## Task
Copy the items from the line containing "As captured in" through the end of the items, replacing "woman's" with "lady's" and changing nothing else.

## Supplied data

---

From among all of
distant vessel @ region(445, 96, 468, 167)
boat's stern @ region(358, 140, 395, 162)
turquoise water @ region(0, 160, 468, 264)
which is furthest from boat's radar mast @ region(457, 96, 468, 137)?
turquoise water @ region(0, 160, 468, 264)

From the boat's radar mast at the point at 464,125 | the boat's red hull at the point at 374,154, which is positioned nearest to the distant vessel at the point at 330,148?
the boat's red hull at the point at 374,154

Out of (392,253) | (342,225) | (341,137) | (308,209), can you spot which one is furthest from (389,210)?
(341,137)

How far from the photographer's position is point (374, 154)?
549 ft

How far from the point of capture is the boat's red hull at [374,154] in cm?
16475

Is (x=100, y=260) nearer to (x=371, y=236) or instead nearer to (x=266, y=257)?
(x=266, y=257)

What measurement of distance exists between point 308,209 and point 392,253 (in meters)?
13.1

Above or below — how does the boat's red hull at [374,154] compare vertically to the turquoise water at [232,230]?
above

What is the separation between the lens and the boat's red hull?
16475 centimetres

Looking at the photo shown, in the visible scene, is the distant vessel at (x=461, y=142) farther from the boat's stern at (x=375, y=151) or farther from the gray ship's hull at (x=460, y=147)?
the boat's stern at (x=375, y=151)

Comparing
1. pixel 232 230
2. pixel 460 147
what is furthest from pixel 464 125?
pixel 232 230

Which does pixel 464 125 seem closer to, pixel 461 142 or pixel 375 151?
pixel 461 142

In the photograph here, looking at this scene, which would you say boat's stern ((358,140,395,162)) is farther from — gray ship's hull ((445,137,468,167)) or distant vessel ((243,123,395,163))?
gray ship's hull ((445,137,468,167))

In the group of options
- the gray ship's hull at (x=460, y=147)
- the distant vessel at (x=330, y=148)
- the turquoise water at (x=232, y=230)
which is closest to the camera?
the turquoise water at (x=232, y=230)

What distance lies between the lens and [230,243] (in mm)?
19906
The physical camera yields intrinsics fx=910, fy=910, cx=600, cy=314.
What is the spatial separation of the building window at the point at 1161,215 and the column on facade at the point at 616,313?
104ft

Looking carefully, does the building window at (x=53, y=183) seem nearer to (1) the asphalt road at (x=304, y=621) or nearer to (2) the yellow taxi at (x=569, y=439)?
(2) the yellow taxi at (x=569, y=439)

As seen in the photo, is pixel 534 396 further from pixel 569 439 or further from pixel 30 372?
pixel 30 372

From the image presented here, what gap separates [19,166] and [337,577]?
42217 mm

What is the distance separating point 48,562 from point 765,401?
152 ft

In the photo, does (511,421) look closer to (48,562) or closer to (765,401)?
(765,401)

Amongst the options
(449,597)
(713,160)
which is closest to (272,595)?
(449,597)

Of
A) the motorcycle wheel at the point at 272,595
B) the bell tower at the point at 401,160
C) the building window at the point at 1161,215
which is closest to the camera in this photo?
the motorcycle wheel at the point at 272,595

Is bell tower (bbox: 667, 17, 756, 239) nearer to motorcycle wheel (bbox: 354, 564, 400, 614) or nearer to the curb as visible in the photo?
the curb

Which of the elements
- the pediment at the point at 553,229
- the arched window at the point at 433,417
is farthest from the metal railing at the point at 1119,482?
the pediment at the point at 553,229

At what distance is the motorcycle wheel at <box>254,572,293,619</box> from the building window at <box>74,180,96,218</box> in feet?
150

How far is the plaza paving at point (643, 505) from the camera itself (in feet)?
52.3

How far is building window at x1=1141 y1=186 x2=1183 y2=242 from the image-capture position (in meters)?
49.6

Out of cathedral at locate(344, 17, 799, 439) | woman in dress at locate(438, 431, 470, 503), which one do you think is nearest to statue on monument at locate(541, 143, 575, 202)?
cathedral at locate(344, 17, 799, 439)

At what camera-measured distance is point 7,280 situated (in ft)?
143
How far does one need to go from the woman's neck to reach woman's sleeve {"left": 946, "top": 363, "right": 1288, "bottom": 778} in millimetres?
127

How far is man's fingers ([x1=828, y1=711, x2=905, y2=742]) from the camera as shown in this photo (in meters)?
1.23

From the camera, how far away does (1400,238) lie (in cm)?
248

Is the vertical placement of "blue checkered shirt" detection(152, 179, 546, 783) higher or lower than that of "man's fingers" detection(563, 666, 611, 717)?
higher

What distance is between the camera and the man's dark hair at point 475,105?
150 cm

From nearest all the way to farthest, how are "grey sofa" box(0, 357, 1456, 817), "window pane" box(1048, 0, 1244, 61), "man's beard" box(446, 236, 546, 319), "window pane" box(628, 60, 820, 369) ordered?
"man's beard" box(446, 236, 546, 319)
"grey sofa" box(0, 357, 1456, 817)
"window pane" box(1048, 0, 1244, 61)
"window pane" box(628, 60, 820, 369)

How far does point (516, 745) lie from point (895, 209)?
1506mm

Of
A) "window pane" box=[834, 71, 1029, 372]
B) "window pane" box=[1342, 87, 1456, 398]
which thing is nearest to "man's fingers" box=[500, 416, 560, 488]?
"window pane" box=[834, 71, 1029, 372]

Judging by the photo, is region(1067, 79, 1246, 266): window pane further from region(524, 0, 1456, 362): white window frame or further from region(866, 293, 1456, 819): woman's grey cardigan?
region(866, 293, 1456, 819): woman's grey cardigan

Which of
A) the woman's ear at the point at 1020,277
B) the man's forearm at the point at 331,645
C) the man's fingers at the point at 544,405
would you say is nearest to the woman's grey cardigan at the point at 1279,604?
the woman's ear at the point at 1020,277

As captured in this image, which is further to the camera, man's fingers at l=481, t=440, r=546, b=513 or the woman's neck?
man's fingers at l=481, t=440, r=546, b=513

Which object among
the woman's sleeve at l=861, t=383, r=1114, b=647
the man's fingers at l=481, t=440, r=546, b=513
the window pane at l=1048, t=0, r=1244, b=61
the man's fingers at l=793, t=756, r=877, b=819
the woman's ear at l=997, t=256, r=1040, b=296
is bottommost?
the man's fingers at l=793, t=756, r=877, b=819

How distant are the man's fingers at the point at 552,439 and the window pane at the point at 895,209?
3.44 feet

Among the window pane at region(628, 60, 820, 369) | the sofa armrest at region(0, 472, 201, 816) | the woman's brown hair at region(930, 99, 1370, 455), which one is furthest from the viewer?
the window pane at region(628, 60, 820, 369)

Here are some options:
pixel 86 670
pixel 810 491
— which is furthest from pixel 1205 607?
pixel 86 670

---

## Response to this exercise
As captured in this image, which is further to the camera, man's fingers at l=481, t=440, r=546, b=513 or the lady's neck?
man's fingers at l=481, t=440, r=546, b=513

Which object among
the lady's sleeve at l=861, t=383, r=1114, b=647
the man's fingers at l=481, t=440, r=546, b=513
the window pane at l=1048, t=0, r=1244, b=61
the man's fingers at l=793, t=756, r=877, b=819
the lady's ear at l=997, t=256, r=1040, b=296
is bottommost?
the man's fingers at l=793, t=756, r=877, b=819

How distant are the man's fingers at the point at 552,439 and the window pane at the point at 895,209?
3.44 feet

Among the window pane at region(628, 60, 820, 369) | the sofa armrest at region(0, 472, 201, 816) | the lady's brown hair at region(930, 99, 1370, 455), which one is furthest from the viewer?
the window pane at region(628, 60, 820, 369)

Here are some options:
pixel 86 670
pixel 810 491
— which is furthest from pixel 1205 607?
pixel 86 670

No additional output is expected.